Anybody who's ever implemented or used event delegation knows first-hand the bitter pain of IE's lack of bubbling on those events. Bitter, bitter pain.
Well, the reglib trunk has just received experimental beta support for those events. The technique is of course to co-opt other events that *do* bubble, and that are almost certain to be executed prior to the non-bubbling event. Within the co-opted, bubbling event, the non-bubbling event handler is added.
The fly in the ointment is the "almost" in the above phrase, "almost certain." At the very least, these events can be triggered programatically, without any prior events firing. But I thought what the heck, might as well build it and see how useful it is in the real world.
Of course many browsers do support bubbling on these events, so they get reglib's natural event delegation. Although I'll probably need a more sophisticated test, if(document.all&&!window.opera) seems a bit crude, but I wanted to get this into the trunk and in front of people.
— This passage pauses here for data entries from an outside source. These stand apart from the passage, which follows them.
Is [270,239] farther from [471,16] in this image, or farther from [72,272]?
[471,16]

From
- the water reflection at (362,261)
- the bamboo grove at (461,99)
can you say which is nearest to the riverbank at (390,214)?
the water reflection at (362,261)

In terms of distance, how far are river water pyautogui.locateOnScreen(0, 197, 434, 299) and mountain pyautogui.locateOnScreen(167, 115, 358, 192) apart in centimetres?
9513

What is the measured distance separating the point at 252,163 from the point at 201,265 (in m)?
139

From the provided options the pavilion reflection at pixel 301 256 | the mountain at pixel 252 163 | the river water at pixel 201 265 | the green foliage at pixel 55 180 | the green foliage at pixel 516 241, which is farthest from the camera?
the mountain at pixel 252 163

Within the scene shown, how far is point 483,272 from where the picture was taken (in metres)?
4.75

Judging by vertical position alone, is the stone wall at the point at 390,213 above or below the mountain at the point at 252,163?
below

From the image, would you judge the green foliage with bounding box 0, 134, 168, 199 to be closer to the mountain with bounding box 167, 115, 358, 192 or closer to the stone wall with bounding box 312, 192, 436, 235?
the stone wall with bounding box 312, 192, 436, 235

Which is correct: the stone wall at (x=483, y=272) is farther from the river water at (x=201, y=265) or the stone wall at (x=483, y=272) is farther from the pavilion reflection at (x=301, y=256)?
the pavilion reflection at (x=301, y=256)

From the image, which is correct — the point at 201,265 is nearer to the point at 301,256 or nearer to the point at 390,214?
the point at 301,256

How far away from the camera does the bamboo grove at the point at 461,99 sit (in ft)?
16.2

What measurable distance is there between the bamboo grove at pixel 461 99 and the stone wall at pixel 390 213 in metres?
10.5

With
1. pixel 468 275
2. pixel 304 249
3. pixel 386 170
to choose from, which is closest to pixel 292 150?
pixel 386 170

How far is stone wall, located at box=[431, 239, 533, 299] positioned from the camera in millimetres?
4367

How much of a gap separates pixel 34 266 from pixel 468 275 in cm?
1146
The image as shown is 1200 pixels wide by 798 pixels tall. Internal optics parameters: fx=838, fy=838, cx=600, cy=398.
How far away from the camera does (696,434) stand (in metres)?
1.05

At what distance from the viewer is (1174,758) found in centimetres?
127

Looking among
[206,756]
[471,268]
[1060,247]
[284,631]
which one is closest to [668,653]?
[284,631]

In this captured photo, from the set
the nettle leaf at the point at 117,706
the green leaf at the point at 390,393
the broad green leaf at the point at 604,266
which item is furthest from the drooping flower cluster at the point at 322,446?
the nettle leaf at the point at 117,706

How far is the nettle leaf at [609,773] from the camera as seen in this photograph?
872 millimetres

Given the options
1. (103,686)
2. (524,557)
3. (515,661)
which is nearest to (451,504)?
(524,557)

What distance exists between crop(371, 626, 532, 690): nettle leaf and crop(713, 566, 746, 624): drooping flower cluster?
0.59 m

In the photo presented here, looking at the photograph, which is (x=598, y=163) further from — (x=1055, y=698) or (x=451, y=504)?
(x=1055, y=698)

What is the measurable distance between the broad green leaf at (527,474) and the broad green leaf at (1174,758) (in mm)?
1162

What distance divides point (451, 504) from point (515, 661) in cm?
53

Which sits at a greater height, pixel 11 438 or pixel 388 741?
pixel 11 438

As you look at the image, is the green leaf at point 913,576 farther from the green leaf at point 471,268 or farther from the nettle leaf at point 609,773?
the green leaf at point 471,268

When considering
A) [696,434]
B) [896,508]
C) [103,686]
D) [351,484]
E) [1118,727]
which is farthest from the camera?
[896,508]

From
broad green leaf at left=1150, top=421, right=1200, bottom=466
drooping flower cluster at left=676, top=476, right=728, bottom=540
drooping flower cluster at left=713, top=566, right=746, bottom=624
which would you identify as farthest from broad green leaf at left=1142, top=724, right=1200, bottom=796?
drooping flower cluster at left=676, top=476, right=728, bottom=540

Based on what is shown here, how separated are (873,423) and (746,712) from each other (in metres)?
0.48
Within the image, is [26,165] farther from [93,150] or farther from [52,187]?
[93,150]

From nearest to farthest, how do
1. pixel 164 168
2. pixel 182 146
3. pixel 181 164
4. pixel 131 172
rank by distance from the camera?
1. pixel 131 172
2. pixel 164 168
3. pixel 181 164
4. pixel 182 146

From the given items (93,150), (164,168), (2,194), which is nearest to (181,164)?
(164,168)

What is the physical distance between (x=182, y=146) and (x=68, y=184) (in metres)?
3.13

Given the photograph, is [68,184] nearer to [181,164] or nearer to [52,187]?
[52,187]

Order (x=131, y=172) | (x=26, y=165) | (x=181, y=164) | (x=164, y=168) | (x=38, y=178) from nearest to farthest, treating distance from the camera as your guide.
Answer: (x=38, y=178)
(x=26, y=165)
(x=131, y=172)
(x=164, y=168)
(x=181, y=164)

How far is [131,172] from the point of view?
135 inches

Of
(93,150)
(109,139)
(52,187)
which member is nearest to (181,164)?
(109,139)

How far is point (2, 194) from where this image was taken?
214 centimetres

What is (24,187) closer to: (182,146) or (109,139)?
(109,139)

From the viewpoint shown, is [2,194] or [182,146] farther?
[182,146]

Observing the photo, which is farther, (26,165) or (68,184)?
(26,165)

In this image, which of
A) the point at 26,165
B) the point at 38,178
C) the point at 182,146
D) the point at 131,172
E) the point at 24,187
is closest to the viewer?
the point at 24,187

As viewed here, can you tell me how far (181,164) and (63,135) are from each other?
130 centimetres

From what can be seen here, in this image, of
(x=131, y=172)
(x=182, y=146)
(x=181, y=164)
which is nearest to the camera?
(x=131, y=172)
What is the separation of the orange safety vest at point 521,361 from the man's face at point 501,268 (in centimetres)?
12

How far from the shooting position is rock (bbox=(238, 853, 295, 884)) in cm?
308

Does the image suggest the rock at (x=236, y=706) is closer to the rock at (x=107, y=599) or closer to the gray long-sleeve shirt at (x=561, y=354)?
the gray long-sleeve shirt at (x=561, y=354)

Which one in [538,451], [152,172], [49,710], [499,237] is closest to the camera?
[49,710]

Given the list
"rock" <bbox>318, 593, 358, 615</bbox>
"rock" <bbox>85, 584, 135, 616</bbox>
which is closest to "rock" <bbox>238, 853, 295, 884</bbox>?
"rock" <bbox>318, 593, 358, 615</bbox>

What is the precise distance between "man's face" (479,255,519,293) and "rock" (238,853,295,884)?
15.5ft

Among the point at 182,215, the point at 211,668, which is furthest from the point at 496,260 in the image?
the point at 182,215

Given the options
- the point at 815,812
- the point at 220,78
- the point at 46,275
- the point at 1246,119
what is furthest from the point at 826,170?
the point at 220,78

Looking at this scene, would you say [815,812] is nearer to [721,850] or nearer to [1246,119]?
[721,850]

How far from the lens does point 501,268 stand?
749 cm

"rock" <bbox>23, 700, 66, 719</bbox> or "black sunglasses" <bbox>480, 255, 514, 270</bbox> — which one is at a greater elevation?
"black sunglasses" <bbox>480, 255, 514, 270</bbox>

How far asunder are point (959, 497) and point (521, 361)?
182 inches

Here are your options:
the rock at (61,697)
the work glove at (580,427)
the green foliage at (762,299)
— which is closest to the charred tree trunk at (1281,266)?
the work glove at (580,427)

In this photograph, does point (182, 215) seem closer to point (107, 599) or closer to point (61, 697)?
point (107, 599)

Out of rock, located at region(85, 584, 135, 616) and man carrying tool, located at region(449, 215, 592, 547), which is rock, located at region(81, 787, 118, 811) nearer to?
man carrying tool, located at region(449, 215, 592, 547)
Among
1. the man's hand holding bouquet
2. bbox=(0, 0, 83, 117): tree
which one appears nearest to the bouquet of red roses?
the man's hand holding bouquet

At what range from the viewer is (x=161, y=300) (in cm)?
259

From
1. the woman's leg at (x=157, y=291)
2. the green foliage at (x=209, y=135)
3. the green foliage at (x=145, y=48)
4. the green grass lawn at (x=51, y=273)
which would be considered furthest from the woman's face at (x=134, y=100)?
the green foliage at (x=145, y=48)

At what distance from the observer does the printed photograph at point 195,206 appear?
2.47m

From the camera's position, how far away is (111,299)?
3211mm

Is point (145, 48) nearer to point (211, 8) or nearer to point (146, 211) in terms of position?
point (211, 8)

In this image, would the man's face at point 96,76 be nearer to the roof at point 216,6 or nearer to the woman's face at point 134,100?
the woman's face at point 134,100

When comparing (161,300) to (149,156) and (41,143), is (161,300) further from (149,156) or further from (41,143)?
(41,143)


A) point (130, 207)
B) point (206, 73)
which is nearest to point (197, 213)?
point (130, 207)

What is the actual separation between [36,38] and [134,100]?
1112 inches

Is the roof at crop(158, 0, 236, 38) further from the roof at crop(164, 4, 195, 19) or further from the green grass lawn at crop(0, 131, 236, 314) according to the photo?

I'm sure I'll wake up in a cold sweat tonight and realize I need to recode the whole darn thing.
Here are the new methods:
reg.submit(selector,function);
reg.reset(selector,function);
reg.select(selector,function);
reg.change(selector,function);
More info: all reglib posts, reglib feed, download reglib
Update: So far the results are pretty promising, better than I had hoped even. Early iterations of the code were a bit unweildy and bug-prone, then I had an epiphany and about 90% of the code and complexity evaporated, leaving a solution that seems pretty tight, altogether.
Basically, it sets up reglib's existing delegation on the fly, directly on the element that receives the non-bubbling event. E.g. for the change event, it more or less does reg.focus('select',setDelegationOnThis) to ensure the delegation gets set up prior to a change event. Of course this is only done on IE. Everything bubbles normally for modern browsers. They are quite boring, those modern browsers.